The contenders -- junior Taylor Doyle, redshirt sophomore Curtis Riser, redshirt freshman Rami Hammad, redshirt freshman Darius James
The departed -- Mason Walters
The take -- Unlike the left guard position, there's no clear favorite here, although Riser has long been expected to step in when a spot was available. The wildcards are Hammad and James, with Doyle an interesting player because he was written off after a leg injury his junior year in high school dealt a hit to his athleticism, but he has managed to crack the depth chart at Texas. Can he actually contribute? How much have the redshirt freshmen improved during their time on campus?
The contenders -- sophomore Kent Perkins, redshirt sophomore Camrhon Hughes, freshman Elijah Rodriguez
The departed -- Josh Cochran (retired due to recurring shoulder injury)
The take -- There are no departing players at this position, other than Estelle likely having to move to his better fit on the left side, giving Perkins the opportunity to step in full time as the starter, a task his strong move on the depth chart last season suggests is possible, if not probable.
In looking at the two tackle positions, it's probably best to see the two positions as being a battle between three players -- Estelle, Harrison, and Perkins.
There's a lot of pressure on Perkins, though, because Texas only has three tackles who have played before, compounded by the fact that Hughes was still moving poorly last fall a little more than a year removed from his ACL Injury. He's a guy who really needs to take advantage of the new strength and conditioning program to maximize his ability.
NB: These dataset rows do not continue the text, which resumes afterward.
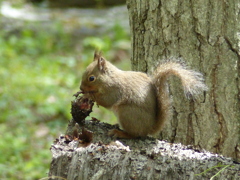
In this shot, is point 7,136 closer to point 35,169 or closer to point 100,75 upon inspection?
point 35,169

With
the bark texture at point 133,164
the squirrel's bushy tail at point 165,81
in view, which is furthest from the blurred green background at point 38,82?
the bark texture at point 133,164

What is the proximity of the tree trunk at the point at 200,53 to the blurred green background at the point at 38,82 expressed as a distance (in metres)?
1.50

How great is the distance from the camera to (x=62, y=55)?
19.7 feet

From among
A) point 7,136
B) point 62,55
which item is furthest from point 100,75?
point 62,55

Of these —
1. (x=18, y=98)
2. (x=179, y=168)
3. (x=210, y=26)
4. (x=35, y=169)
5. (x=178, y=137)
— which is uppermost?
(x=210, y=26)

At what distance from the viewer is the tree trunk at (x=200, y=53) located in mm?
2248

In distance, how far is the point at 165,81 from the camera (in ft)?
7.07

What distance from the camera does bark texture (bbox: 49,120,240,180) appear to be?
5.06 feet

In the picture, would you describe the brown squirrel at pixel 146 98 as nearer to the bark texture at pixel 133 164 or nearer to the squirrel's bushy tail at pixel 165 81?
the squirrel's bushy tail at pixel 165 81

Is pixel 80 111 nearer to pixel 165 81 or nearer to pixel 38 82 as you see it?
pixel 165 81

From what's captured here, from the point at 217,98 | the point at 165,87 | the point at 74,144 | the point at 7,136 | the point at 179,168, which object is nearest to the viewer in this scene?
the point at 179,168

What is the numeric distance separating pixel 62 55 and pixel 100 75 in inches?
145

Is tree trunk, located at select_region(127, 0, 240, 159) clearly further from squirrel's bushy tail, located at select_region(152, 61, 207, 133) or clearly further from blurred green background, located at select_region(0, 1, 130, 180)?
blurred green background, located at select_region(0, 1, 130, 180)

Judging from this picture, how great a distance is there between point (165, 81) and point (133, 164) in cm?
68
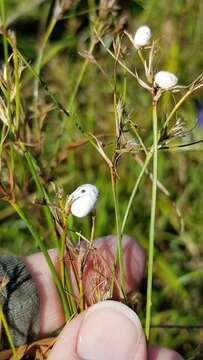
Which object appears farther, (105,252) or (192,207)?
(192,207)

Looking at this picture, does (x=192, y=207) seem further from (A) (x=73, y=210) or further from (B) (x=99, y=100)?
(A) (x=73, y=210)

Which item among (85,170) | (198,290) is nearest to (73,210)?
(198,290)

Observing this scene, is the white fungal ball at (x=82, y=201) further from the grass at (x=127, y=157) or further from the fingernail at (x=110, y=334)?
the grass at (x=127, y=157)

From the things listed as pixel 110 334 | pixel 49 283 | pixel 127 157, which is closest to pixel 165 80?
pixel 110 334

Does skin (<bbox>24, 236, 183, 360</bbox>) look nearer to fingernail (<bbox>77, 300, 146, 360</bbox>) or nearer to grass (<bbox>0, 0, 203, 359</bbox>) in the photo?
fingernail (<bbox>77, 300, 146, 360</bbox>)

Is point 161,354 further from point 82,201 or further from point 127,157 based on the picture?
point 127,157

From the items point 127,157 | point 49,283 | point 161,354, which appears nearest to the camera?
point 161,354

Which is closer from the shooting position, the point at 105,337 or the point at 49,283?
the point at 105,337

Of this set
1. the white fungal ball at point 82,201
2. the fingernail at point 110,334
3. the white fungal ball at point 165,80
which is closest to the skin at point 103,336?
the fingernail at point 110,334
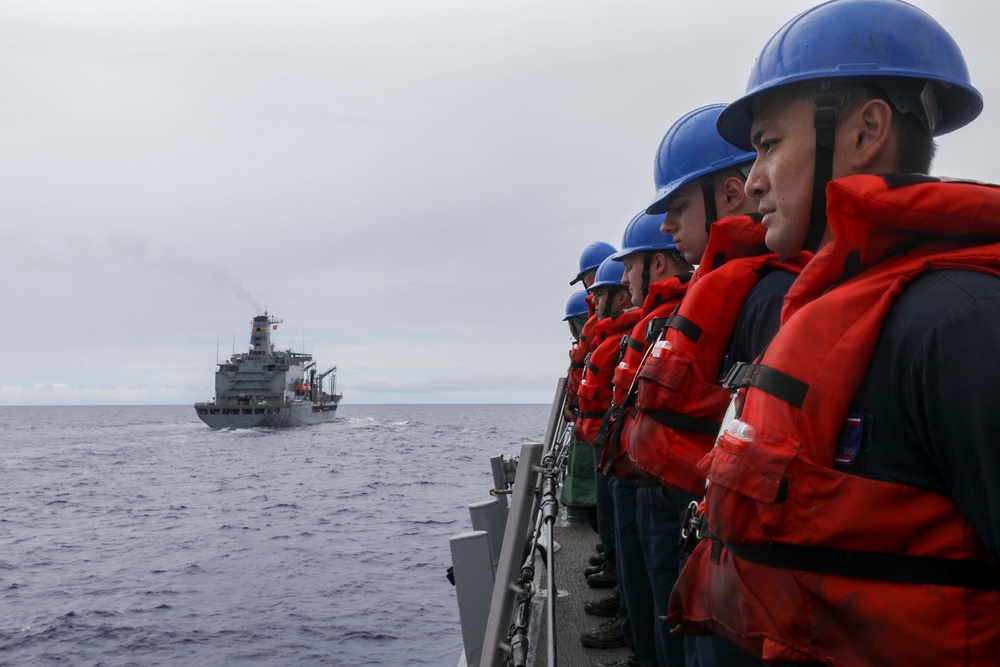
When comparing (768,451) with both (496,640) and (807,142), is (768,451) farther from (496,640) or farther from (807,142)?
(496,640)

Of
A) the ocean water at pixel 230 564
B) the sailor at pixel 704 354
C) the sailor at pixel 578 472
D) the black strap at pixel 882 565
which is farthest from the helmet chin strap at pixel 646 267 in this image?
the ocean water at pixel 230 564

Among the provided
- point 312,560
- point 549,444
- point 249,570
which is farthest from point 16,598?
point 549,444

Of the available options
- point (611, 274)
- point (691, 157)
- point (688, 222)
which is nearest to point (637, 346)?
point (688, 222)

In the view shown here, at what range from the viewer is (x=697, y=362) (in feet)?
7.81

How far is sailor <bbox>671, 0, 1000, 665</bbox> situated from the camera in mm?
Answer: 1077

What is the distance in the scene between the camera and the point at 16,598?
16094 millimetres

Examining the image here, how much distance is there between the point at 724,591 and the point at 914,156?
919 mm

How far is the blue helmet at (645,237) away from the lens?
4.84 metres

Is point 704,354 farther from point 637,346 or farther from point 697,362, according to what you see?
point 637,346

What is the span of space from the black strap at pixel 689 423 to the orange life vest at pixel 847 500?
107 centimetres

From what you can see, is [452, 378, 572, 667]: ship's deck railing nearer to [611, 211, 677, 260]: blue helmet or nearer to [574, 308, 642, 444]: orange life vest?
[574, 308, 642, 444]: orange life vest

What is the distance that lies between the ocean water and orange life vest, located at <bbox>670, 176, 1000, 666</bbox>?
11773mm

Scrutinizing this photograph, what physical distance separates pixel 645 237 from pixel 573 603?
2860 millimetres

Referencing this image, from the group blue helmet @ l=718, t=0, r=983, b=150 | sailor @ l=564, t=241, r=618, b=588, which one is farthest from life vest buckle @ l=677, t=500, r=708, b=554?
sailor @ l=564, t=241, r=618, b=588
Rodriguez needs to redshirt.
As long as David Ash can play, the skill positions should be in reasonable shape for Texas, although finding explosive plays in the running game is going to be a point of emphasis. Along the offensive line, however, there are many more question marks along the offensive line, where there are few proven tackles and not much more experience at either of the guard positions. At the latter, there is a least some highly-rated talent, but the Horns are once again in a position where any injury or attrition to the top three tackles would be a significant blow -- as has been the case for several years now, there is little margin for error.
So, who do you think wins each of these battles, Texas fans?